Democrat Harris, who has accused Trump of stoking divisions, was in Michigan on Monday while Republican Trump headed to Georgia, another of the decisive swing states, where he said critics are accusing him of being a modern-day “Hitler.”
“The newest line from Kamala and her campaign is that everyone who isn’t voting for her is a Nazi,” Trump told a a rally in Atlanta. “I’m not a Nazi. I’m the opposite of a Nazi,” he said as reported by French news agency AFP.
Madison Square Garden Row
The comments come a day after Trump held a mega-rally in New York’s famed Madison Square Garden that was widely condemned for racist remarks that his allies made during the event.
They also follow recent publication of a New York Times interview in which Trump’s longest-serving White House chief of staff, retired general John Kelly, said the Republican fits the definition of a fascist – something Harris said she agreed with in a live CNN event last week.
Kelly also told the paper that Trump had remarked that “Hitler did some good things too” and that instead of the US military, he “wanted generals like Adolf Hitler had.”
Polls suggest that the Presidential race is too close to call, fueled by fears that former president Trump could again refuse to conede a defeat, as in 2020, AFP report said.
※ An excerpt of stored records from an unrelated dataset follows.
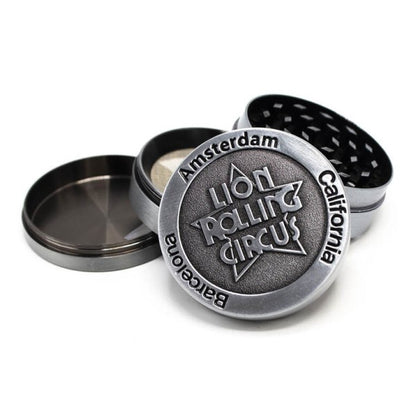 Grinder Pollinator Metal Rolling Circus Silver 50 mm.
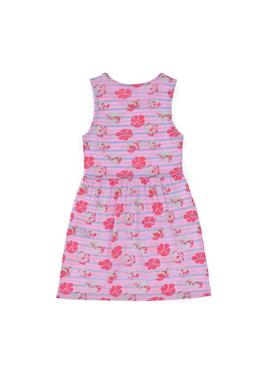 Kız Çocuk Açık Pembe Bisiklet Yaka A-Form Desenli Örme Elbise - 50306245001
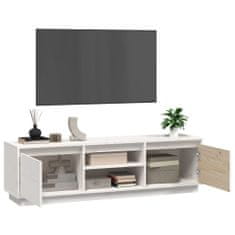 Greatstore TV skříňka bílá 140 x 35 x 40 cm masivní borové dřevo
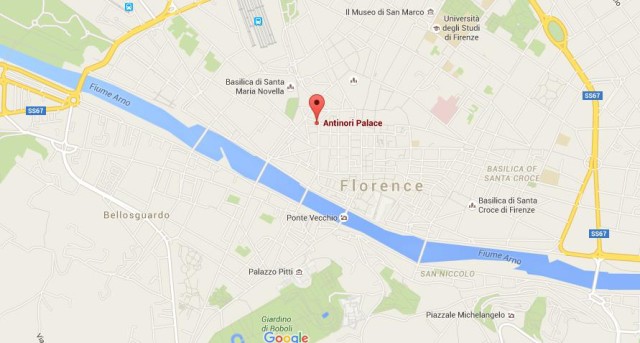Where is Palace Antinori on map of Florence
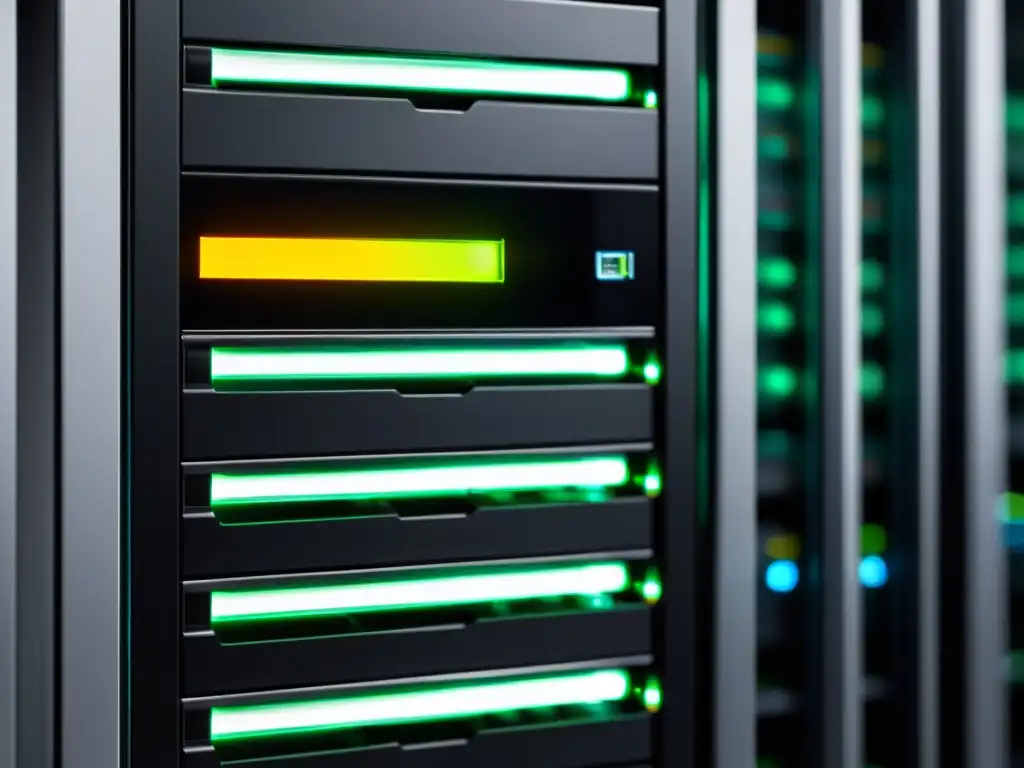 Un elegante y ordenado rack de servidores con luces LED, resaltando las ventajas de servidores dedicados Linux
Concerns increased after a fire reportedly consumed hundreds of early ballots cast in a supposedly secure drop-off box in a highly competitive district in northwestern Washington state. Arson was reportedly suspected in another ballot box fire hours earlier in Portland, Oregon.
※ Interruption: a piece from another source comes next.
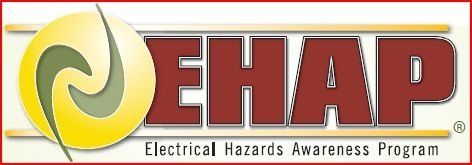 EHAP logo, a yellow and green swirl in a circle next to EHAP in red block letters, with text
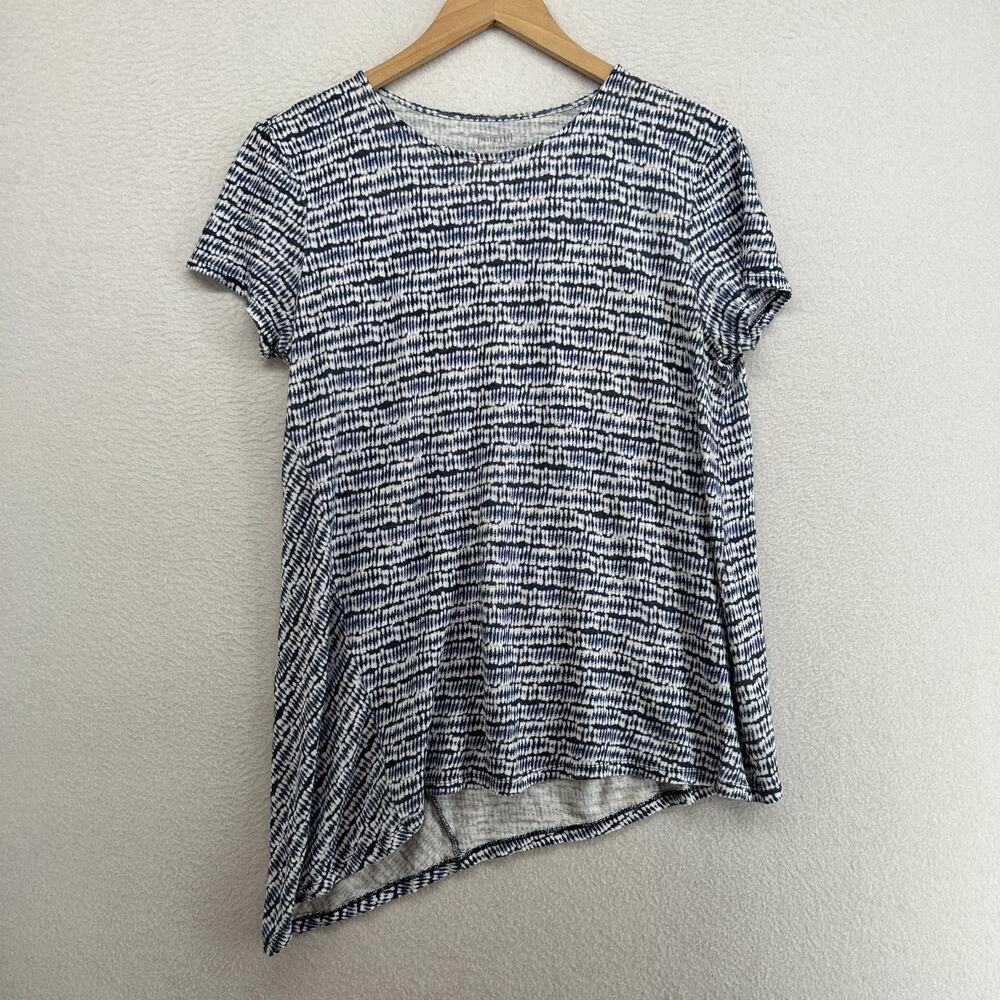 PURE JILL Top S PJ Seamed Asymmetric Abstract Pajama Lounge Linen Rayon Blue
And Trump has faced renewed outrage after one of the warm-up speakers at his huge Sunday rally in New York’s Madison Square Garden called US territory Puerto Rico “a floating island of garbage.”
More than 47 million Americans have already cast ballots in early voting – including outgoing Democratic President Joe Biden, who voted Monday after waiting in line near his hometown of Wilmington, Delaware.
Battle for Swing States
As the clock ticks down, the challenge for Harris and Trump is both to energize core supporters and pull in the tiny number of persuadable voters who might still tip the balance – especially in the seven swing states where polls have them running neck-and-neck.
Harris held three events Monday in Michigan, while Trump hosted two in Georgia – a pattern set to be repeated across the country’s other battlegrounds for the next week.
At her first event Harris stopped at a semiconductor factory, reflecting the Democrat’s need to appeal to blue-collar voters and promise recovery in America’s post-industrial “Rust Belt.”
I’m not a Nazi. I’m the opposite of a Nazi.
On Tuesday in Washington, Harris will deliver what her campaign calls a “closing argument” from the same spot near the White House where then-president Trump allegedly stoked his supporters on January 6, 2021, to launch a violent assault on the US Capitol.